**Material for the task**:
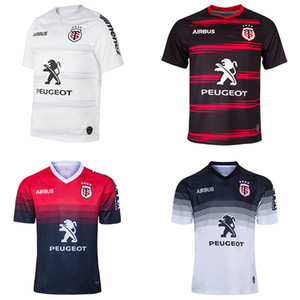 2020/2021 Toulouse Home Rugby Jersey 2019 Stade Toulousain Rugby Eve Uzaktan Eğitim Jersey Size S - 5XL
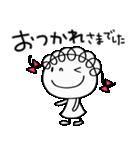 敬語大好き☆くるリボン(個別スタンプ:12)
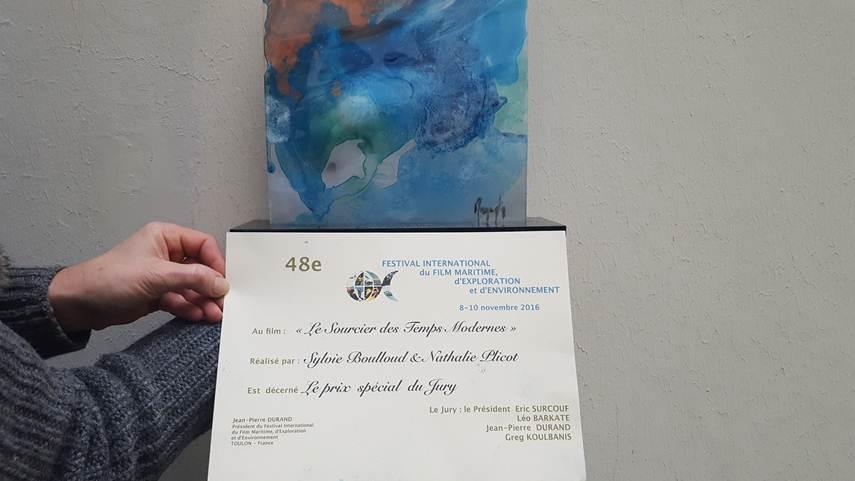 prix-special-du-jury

...

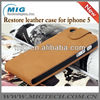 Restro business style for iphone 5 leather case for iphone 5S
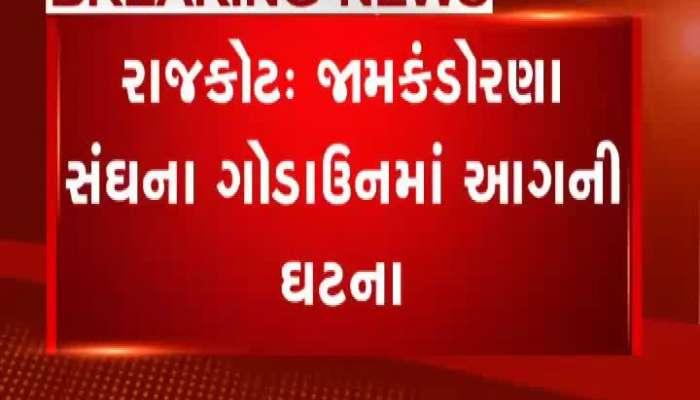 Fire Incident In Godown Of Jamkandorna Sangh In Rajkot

**Problem description**: The response must repeat exactly the lines above from the one with "Restro business style" through the one with "Fire Incident In", including both, and must contain no pictures and no other text.

**Output**:
 Restro business style for iphone 5 leather case for iphone 5S
 Fire Incident In Godown Of Jamkandorna Sangh In Rajkot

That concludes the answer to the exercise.